Using just a query you can not count the numbers, but, you can count the numbers from a memo field using a query and a module. The query will call a Function in the module, this function will then step through the data passed to the function and count the numbers. The number count is then passed back and displayed in the query.

----------


## CahabaData

is there a method in vba to count a specific character in a string, such as a comma ... ?  I use Len, Left, Right, Mid methods all the time to manipulate strings but offhand can't think of a method for counting a unique character;......or would one have to build a custom loop?

----------


## Allan Murphy

You will need to use LEN and build a loop and using INSTR to find the first comma, then add 1 to your counter use INSTR again but move the start point
of the to the next position after the comma, Repeat this process until the end of the memo.

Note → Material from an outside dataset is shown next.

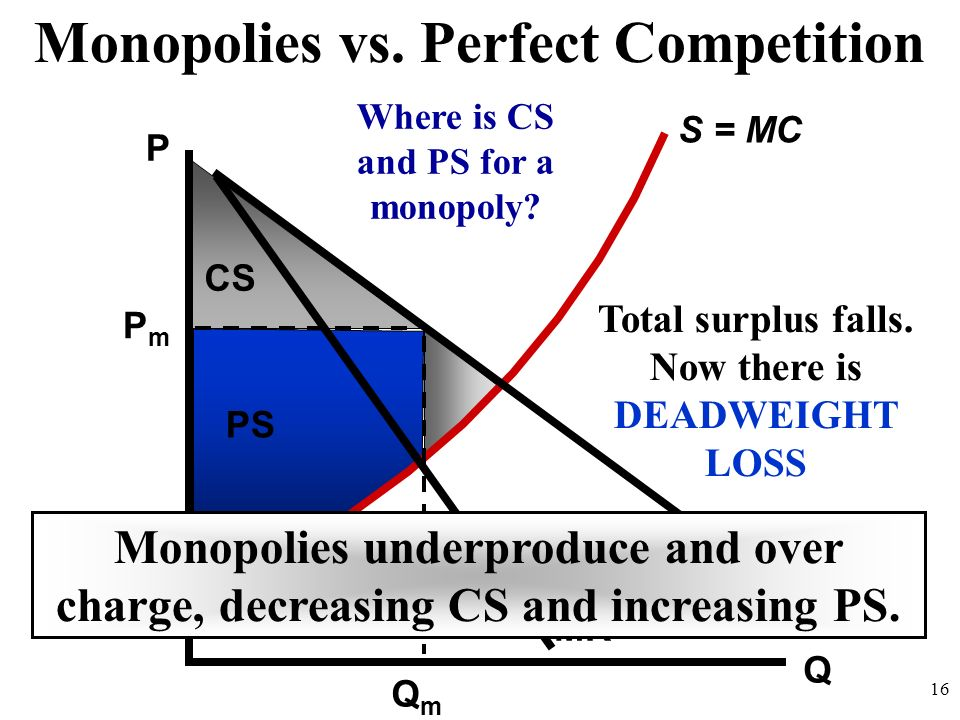 Monopolies vs. Perfect Competition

I have attached a zip 2013 version of the database that will count the numbers. The query passes the memo field to the module. The module manipulates memo field to perform the number count.

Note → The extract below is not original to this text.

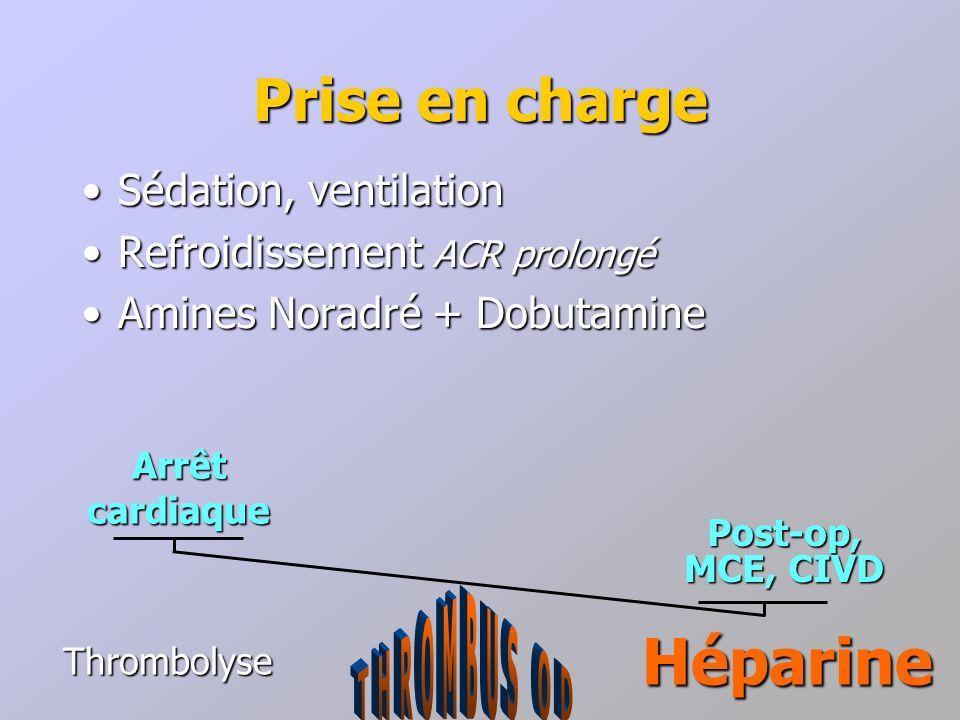 Prise en charge Sédation, ventilationSédation, ventilation Refroidissement ACR prolongéRefroidissement ACR prolongé Amines Noradré + DobutamineAmines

If you cannot open the database I will post the code on the forum.

----------


## CahabaData

loopy indeed.  didn't think there was a VBA method to count a specific character...  for this same effort, more or less, one really might be better off building a normalized 'child' relational table - using a variation of this logic to write out the string into records with a cross reference key back to the main table....  that sort of depends on whether there is new data being made constantly in this text mode or whether this is a 1 time effort to set up a new db from an import or something.

----------


## Allan Murphy

You could use the table with the memo field as your source table then refresh your main table by deleting the main table and writing each number as a record in the main table. This will ensure the main table has any new data, BUT, be aware once the data is deleted in the main table all data is lost and any data that was in the main table and not in the source table will be lost.

You will need to think this through do you update the main table or use a temp table then append the temp table to your main table. My preference is to have a temp table with records for each number and look at updating the main table. Using a temp table any data errors can be rectified e.g. there maybe a NULL memo field before refreshing the main table.

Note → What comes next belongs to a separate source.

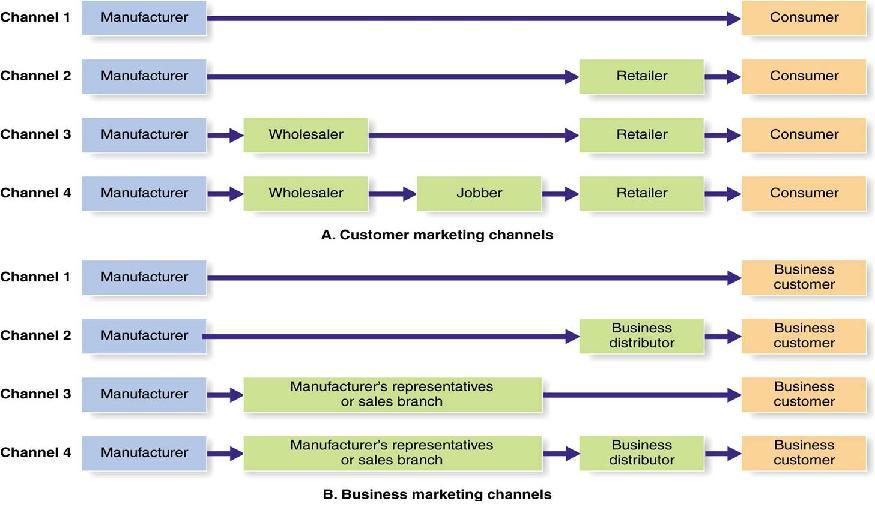 wholesaler example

What are you trying to achieve from the number count?

----------


## ValentinBrinzei

Hello Allan. 
The story is i'm tryind to build a application for my personal collection. 
I collect wrappers from chewing gum and right now using excel. Some time ago i found Longtion Application Builder, a tool to build database application. Started to learn the tool to build a database app instead using excel. 
I need to count numbers from a memo for doubles in collection. I want to enter the string with commas in memo and want the app to return how many doubles (numbers) i have from a specific serie. The problem is i cannot use VBA, like the code you build. Sorry i forgot to tell that. Meanwhile i'm in a business trip and do not have much time to spend but will search more to fing a solution. Maybe will change the way i enter the double numbers. I'll post the solution if found one.

----------


## Allan Murphy

You will need two tables one for your wrappers and one for your collections.

Your wrappers table will contain information your wrapper details, the collections table will contain the wrapper name and the number. You may require additional fields in both tables as required,

Now, using the collections table you now create a query with the fields wrapper name and the number. In the query design view on the Design menu of the toolbar there is an item called Totals. This will allow you to count or sum the number of each wrapper name.

Have look at this link http://www.fontstuff.com/access/acctut04.htm.

I have sent you a private message if you require further assistance.

Allan

----------